The vulnerability arises from improper neutralization of user input during HTML page generation within the Local Shipping Labels for WooCommerce plugin. Attackers can craft a URL or form input that injects arbitrary JavaScript into the page returned to a victim browser, enabling potential cookie theft, session hijacking, or defacement. This reflected XSS flaw allows an attacker to execute code in the context of any user who views the malicious payload, which may include the site owner or customers.

Any WordPress site running the Local Shipping Labels for WooCommerce plugin version 1.0.0 or earlier is vulnerable. The flaw covers all releases from the earliest available up to version 1.0.0, regardless of the specific WordPress version or hosting setup.

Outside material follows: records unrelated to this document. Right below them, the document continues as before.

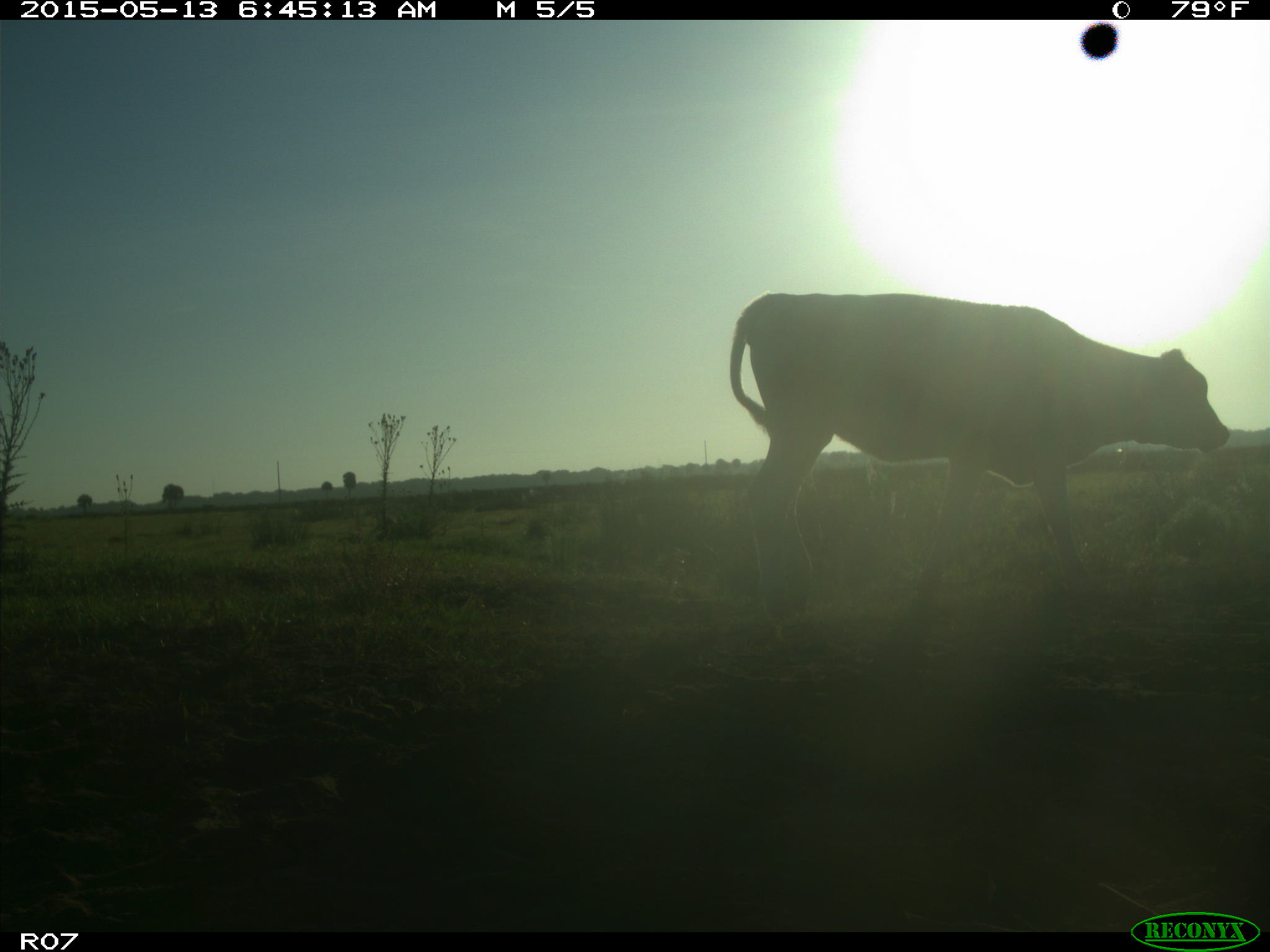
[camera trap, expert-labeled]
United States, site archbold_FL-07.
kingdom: Animalia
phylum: Chordata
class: Mammalia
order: Artiodactyla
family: Bovidae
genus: Bos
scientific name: Bos taurus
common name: domestic cow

The CVSS score of 7.1 indicates a medium severity flaw, while the EPSS score of less than 1% suggests a very low likelihood of exploitation at present. Because the vulnerability is a reflected XSS, the attack vector typically requires a victim to click a crafted link or load a malicious page; authentication is not required for the action that delivers the payload. The flaw is not listed in the CISA KEV catalog, reducing concern about widespread active exploitation. Nonetheless, any user who receives the crafted link can be compromised, so the risk remains significant for exposed administrative interfaces or public‑facing pages that invoke the plugin’s functionality.